(Stored data entries)
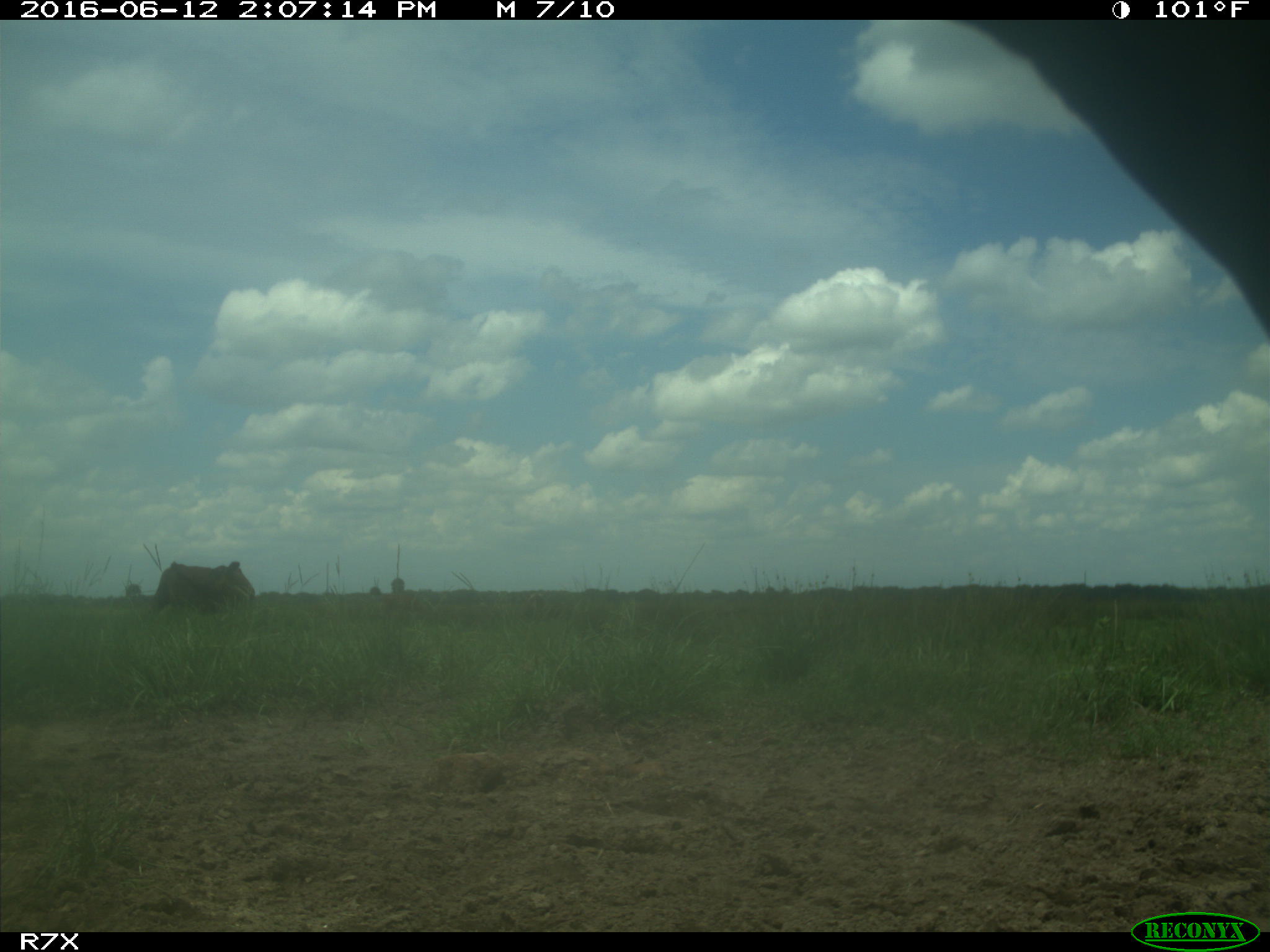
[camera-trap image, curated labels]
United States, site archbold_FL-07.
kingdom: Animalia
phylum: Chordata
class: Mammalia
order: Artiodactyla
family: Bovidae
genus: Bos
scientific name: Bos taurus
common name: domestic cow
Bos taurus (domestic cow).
...
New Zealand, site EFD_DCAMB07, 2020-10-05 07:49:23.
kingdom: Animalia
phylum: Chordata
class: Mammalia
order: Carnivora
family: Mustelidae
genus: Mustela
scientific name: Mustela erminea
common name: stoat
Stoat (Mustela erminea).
==
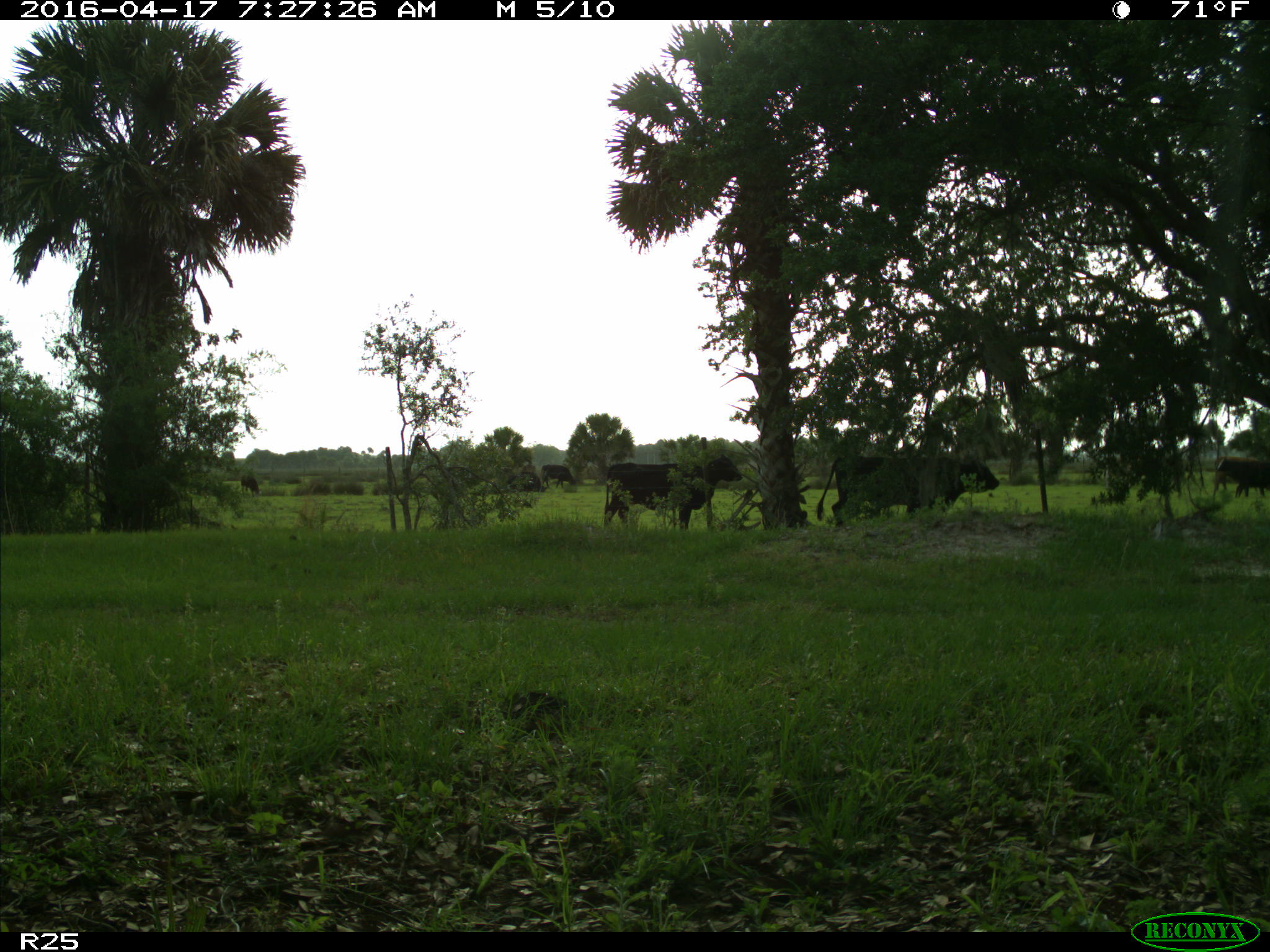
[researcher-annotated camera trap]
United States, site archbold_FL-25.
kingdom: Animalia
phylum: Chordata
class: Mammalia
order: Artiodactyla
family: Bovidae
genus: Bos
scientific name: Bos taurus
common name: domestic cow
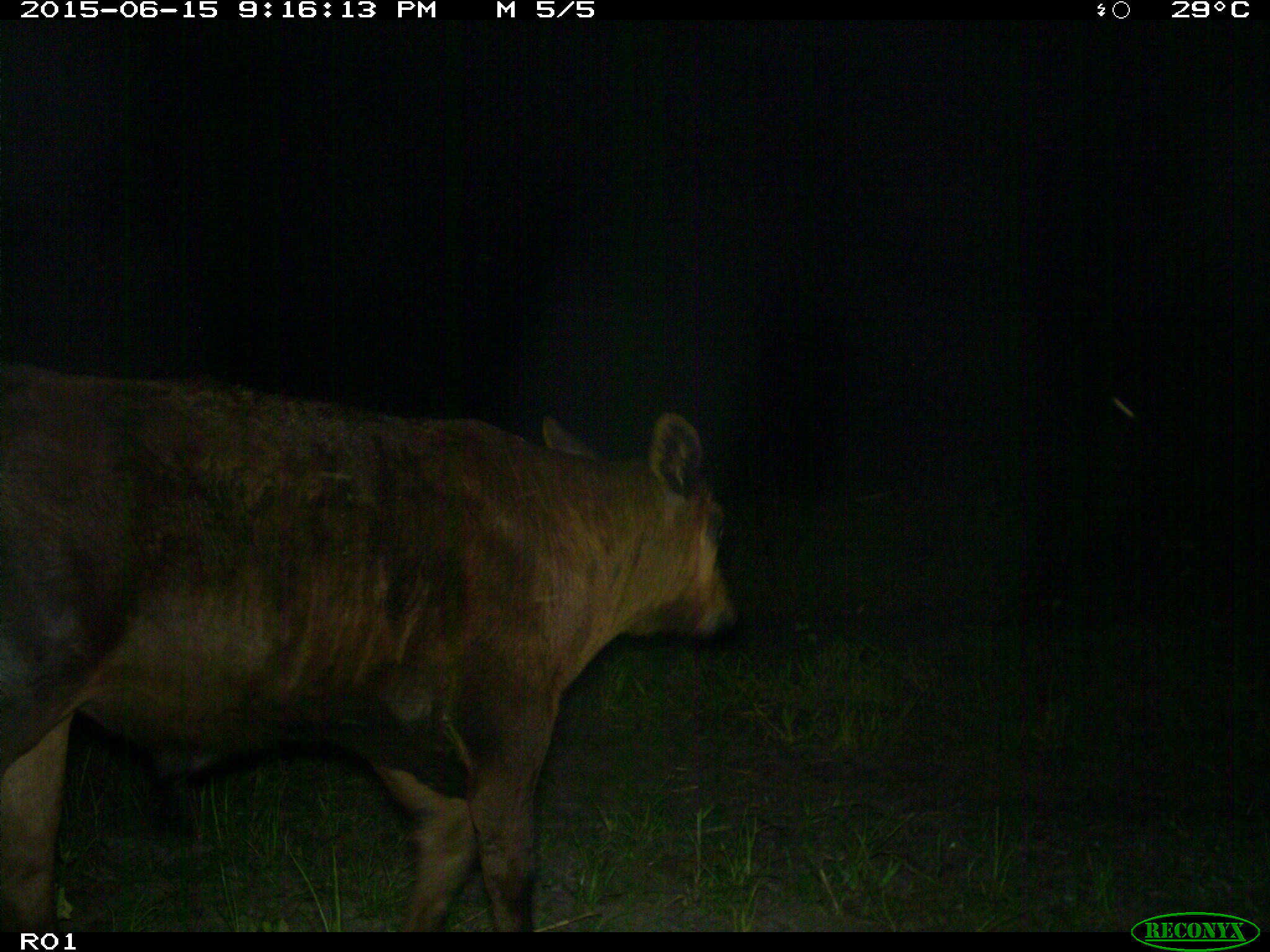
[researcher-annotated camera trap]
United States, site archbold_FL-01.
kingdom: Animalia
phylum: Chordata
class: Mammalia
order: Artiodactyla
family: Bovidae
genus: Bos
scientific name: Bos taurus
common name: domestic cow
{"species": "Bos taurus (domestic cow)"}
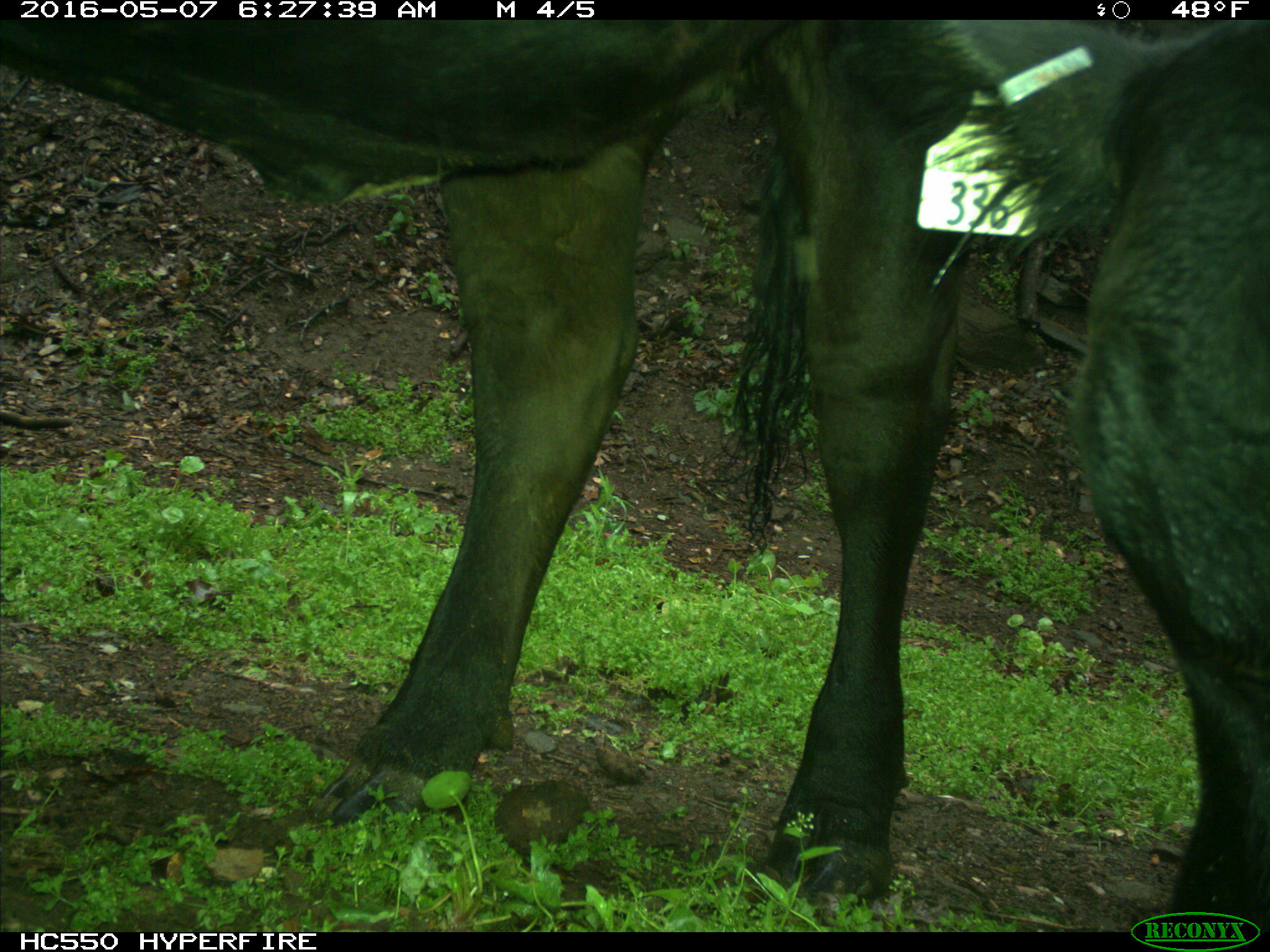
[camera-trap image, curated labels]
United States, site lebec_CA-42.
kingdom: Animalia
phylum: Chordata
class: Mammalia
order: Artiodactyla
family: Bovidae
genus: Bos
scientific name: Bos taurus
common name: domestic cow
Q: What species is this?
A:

DIRECTIONS FOR THIS TASK:
Which lines of the records above hold the word "site"? Copy each one out.

YOUR RESPONSE:
United States, site archbold_FL-07.
New Zealand, site EFD_DCAMB07, 2020-10-05 07:49:23.
United States, site archbold_FL-25.
United States, site archbold_FL-01.
United States, site lebec_CA-42.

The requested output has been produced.